Are they sequenced linearly? What is the distribution of the parameter values? If the distribution is non-linear then how are the candidate values are searched?

Solution

What is the distribution of the parameter values?

The scipy.optimize.minimize() makes no assumptions about what distribution your parameter values come from. It doesn't need to make this assumption, because it is not a global optimizer.

Let's compare and contrast some other optimizers.

The scipy.optimize.brute() optimizer searches for a function minimum by "computing the function’s value at each point of a multidimensional grid of points, to find the global minimum of the function." This creates a bunch of linearly spaced points, and searches every combination of points for every variable. This is a global optimizer - it is searching the entire search space. The cost of this is that it is spending a lot of time searching regions that aren't anywhere near the minimum. From a probability perspective, you could think of this as drawing the parameters to search from a uniform distribution. (Although, this is a slightly weird way to describe it, as brute() is completely deterministic.)

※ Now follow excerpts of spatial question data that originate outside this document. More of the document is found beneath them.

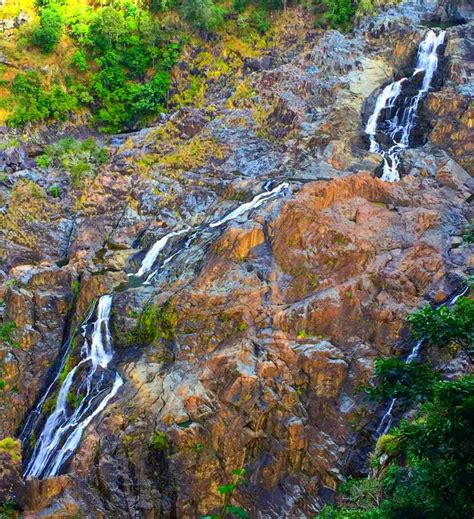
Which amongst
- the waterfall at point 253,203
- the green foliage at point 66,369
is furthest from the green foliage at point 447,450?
the waterfall at point 253,203

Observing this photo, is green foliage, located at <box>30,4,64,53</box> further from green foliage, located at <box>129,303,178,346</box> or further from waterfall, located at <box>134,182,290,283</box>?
green foliage, located at <box>129,303,178,346</box>

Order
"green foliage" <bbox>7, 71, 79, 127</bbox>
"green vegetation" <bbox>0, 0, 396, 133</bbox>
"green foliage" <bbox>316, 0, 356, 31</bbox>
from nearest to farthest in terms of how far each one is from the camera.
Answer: "green foliage" <bbox>7, 71, 79, 127</bbox> < "green vegetation" <bbox>0, 0, 396, 133</bbox> < "green foliage" <bbox>316, 0, 356, 31</bbox>

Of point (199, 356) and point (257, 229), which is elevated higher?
point (257, 229)

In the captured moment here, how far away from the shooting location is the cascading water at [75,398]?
21.9 meters

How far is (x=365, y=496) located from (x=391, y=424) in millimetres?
3801

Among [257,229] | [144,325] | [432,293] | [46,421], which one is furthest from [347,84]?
[46,421]

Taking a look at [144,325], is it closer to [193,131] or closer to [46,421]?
[46,421]

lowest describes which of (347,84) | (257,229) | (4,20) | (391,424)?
(391,424)

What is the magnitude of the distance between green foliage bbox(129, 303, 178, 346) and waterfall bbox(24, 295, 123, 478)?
4.72 ft

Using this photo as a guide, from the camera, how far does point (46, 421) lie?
23.7 metres

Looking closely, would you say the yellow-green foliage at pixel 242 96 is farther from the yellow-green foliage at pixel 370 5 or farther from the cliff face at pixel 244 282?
the yellow-green foliage at pixel 370 5

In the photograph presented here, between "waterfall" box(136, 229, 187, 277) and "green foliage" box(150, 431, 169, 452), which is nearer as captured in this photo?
"green foliage" box(150, 431, 169, 452)

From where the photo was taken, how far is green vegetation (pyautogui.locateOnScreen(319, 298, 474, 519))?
10180 mm

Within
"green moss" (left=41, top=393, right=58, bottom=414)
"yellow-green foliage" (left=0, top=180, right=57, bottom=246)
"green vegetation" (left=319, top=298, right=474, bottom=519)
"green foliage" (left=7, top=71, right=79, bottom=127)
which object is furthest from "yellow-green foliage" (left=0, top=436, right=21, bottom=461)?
"green foliage" (left=7, top=71, right=79, bottom=127)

The scipy.optimize.dual_annealing() optimizer searches for a function minimum by an algorithm which is similar to stochastic annealing. This is also a global optimizer, but focuses on the area around the accepted solution. It draws new parameters to search from a Cauchy-Lorentz visiting distribution centered on the current accepted solution.

With these examples in mind, let's talk about minimize() again.

If the distribution is non-linear then how are the candidate values are searched?

In contrast to those global optimizers, minimize() is a local optimizer. It supports a variety of methods, but in general, those methods are doing the following:

Start with an initial guess x0.
Find the function gradient at this point, by numerically differentiating the function.
Determine which direction, if any, is downhill.
Move in that direction. This is the new x.
Return to step 2, and repeat until no meaningful improvement can be made.

This is making some assumptions, but they're not assumptions about parameter distribution. Specifically:

It assumes that local minimums don't exist or don't matter. If there is a global minimum, but minimize() would need to go uphill to find it before going downhill again, then it is not smart enough to do that.
It assumes that the function you're optimizing is differentiable.

The advantage of it is that it usually takes fewer evaluations than a global optimizer.